§ READING PASSAGE
New Chainshot Malware Decrypted By Researchers

New Chainshot Malware Decrypted By Researchers

Security Researchers at Palo Alto Networks discovered that a hacker has used a poor choice of encryption to encrypt their malware. The new malware discovered was used in various targeted attacks and coined the name “Chainshot”.

Researchers discovered the malware in parts of an Adobe Flash Zero-day exploit (CVE-2018-5002) the code had also been used in a series of the malware campaigns.

When the security researchers studied network captures of the traffic exchanged with the attacker’s command and control servers they observed that the malware has been using a 512-RSA key. The RSA (Rivest-Shamir-Adleman) uses an asymmetric key algorithm.

How does the RSA Asymmetric Algorithm Works?

The Asymmetric key algorithm uses a public/private key pair to encrypt and decrypt data. Cracking a 512-bit key has been potentially possibly since 1999, however the computing power required would be immense. Nowadays all you need is money and you can rent such computing power from the cloud. The technical report published by the researchers explains how the private key was decrypted.

§ EXERCISE
Continue the article about the Chainshot malware, starting right after its final sentence.

§ EXTRACTED ENTRIES
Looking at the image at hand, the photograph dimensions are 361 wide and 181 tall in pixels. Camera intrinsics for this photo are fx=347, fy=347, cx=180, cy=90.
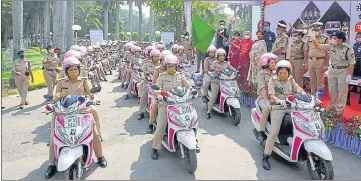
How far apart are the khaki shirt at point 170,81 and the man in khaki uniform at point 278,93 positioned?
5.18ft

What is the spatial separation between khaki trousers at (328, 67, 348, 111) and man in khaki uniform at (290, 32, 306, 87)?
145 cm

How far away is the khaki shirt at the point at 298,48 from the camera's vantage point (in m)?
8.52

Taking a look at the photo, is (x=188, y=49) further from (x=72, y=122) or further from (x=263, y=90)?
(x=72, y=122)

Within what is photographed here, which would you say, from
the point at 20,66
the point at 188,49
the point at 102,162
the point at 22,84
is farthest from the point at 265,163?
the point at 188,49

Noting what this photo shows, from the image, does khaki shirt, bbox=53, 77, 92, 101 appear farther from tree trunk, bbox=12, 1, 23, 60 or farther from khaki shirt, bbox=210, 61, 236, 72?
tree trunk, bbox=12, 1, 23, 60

---

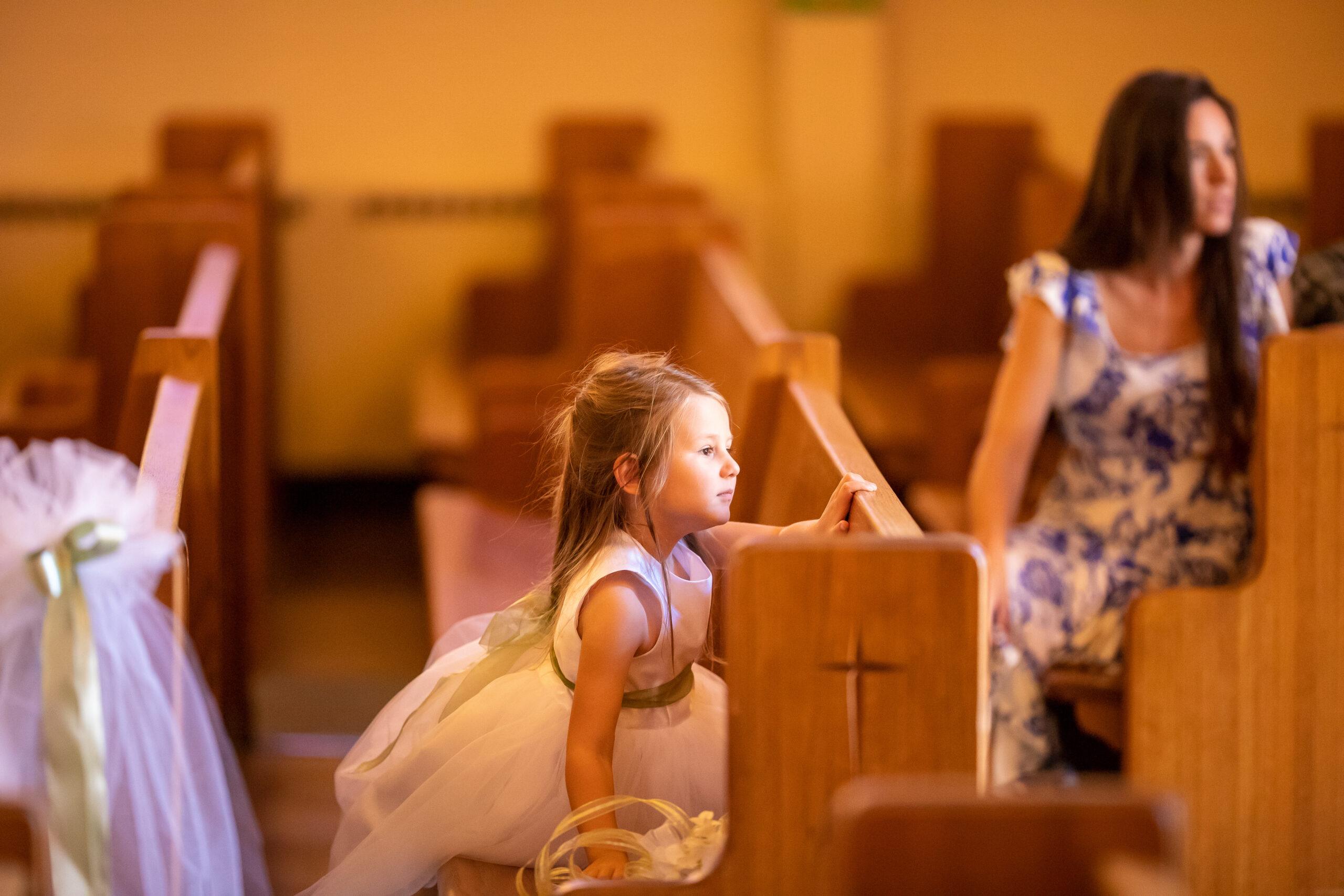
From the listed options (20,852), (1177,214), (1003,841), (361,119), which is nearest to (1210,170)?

§ ANSWER FOR THIS EXERCISE
“While the private key remains only in memory, the public keys’ modulus n is sent to the attacker’s server. On the server side, the modulus is used together with the hardcoded exponent e 0x10001 to encrypt the 128-bit AES key which was used previously to encrypt the exploit and shellcode payload,” they write.

How did the Researchers crack the Encryption?

Using Factoring as a Service (FaaS), the researchers were able to calculate the decryption key and access the Chainshot malware.

Chainshot was also designed to bypass the Kaspersky and Bitdefender anti-virus solutions for both x86 and x64 based computers. Bitdefender have said that their users have been protected since July, Artem Baranov of Kaspersky said that he would test the exploit with their Automatic Exploit Prevention Component.

The main task of the Chainshot malware is to push additional malware on to the compromised machine, the last piece of malware that is dropped is designed to fingerprint the system which sends details of the processes running on the machine.